Verizon promised subscribers that their FiOS (Fiber Optic Bundled Service) would be 'an even FASTER way to transfer data for Internet, TV and Digital Voice—literally connecting you to all you love at the speed of light.' Some of those subscribers would beg to differ and are complaining about slower speeds when connected to Netflix. The graph below seems to agree with that assessment and it's causing a bit of tension between the ISP and the company, with accusations that Verizon may be intentionally slowing connections for Netflix subscribers.
Netflix says that Verizon's speed fell to an average of 1.82Mbps in January. That's down from 2.2Mbps in October, and has resulted in Verizon dropping from sixth to seventh place in Netflix's overall ISP ranking. (Compare that with Google Fiber delivering average speeds of 3.78Mbps.)

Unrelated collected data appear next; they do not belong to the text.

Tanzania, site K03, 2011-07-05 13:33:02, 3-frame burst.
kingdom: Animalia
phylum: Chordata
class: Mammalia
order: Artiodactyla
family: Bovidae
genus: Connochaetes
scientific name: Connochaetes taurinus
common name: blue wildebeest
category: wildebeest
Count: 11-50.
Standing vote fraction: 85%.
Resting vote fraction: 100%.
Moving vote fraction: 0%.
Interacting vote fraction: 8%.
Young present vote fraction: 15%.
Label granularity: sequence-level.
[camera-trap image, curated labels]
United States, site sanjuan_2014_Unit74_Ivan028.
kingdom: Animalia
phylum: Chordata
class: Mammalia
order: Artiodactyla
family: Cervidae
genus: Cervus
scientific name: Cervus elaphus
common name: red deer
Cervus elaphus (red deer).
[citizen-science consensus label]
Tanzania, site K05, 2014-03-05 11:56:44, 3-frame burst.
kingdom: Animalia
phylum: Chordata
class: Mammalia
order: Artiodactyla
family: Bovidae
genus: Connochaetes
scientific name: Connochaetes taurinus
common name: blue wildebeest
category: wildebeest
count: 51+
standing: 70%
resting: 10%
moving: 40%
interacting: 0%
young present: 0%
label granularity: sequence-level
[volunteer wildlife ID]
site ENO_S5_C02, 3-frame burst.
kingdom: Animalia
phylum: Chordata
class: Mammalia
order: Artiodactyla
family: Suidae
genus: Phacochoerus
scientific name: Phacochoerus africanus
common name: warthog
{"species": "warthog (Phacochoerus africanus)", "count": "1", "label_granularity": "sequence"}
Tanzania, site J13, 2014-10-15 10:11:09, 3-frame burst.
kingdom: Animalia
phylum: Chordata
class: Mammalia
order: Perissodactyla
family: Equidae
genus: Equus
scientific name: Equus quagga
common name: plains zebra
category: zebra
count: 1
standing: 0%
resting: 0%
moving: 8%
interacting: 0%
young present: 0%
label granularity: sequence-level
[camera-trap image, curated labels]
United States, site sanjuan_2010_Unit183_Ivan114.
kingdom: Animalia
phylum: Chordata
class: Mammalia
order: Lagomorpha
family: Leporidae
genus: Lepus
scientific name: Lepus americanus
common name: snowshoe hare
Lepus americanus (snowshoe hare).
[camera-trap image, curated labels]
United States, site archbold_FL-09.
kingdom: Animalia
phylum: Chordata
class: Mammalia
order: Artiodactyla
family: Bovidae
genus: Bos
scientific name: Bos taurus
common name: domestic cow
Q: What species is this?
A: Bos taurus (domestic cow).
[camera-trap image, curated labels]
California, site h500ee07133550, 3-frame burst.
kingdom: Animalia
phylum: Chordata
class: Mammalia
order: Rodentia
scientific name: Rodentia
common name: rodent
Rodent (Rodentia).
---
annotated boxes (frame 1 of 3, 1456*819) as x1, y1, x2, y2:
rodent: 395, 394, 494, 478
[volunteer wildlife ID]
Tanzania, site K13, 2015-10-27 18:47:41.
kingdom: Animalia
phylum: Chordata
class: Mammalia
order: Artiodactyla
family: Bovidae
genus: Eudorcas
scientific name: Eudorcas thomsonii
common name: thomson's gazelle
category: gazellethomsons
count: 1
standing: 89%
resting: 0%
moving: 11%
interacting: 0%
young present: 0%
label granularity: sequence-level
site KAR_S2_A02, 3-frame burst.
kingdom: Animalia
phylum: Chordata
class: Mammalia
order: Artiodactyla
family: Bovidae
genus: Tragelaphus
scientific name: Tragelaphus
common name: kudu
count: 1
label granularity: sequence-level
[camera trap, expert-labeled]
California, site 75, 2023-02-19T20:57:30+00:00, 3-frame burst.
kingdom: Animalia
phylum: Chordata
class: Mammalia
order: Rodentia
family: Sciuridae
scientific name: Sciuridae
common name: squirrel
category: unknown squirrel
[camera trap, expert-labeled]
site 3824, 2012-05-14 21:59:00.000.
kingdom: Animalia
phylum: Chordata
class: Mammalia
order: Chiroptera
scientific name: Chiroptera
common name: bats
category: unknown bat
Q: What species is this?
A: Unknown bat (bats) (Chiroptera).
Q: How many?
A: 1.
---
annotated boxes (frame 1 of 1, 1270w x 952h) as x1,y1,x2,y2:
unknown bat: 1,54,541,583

For the conspiracy theorists the context for this concern from Netflix stems from a recent court ruling. The net neutrality regulations that made it illegal for US ISPs to block online services or charge content providers for access to their networks were over ruled by the US Court of Appeals for the District of Columbia Circuit, which said the Commission did not properly justify its anti-discrimination and anti-blocking rules.
Netflix is concerned, writing in a letter to share holders last week, "In principle, a domestic ISP now can legally impede the video streams that members request from Netflix, degrading the experience we jointly provide. In the long-term, we think Netflix and consumers are best served by strong network neutrality across all networks, including wireless. To the degree that ISPs adhere to a meaningful voluntary code of conduct, less regulation is warranted. To the degree that some aggressive ISPs start impeding specific data flows, more regulation would clearly be needed."
Verizon, speaking to Ars Technica, insists its internet services "deliver a pristine user experience to our customers at any time of day on every day of the week." Verizon even went so far as to shift the blame back to Netflix itself. Verizon said:
How the Internet works can be complicated, and consumers should be aware of the fact that the integrity of their home Internet connection is only a portion of the streaming video quality equation. If their broadband connection is functioning correctly, the source of their frustration and the content they wish to see may be one in the same.
The key question is will Verizon or other ISPs who've also been on a downward slope (Comcast now averages just 1.51Mbps), actually try to hit their consumers with additional fees to watch selected content remains to be seen. Despite Netflix's fears, it makes very little commercial sense in the long run. Consumer's like you and me can vote with our credit card and if we want high speed content - then we'll take our money where the speed is.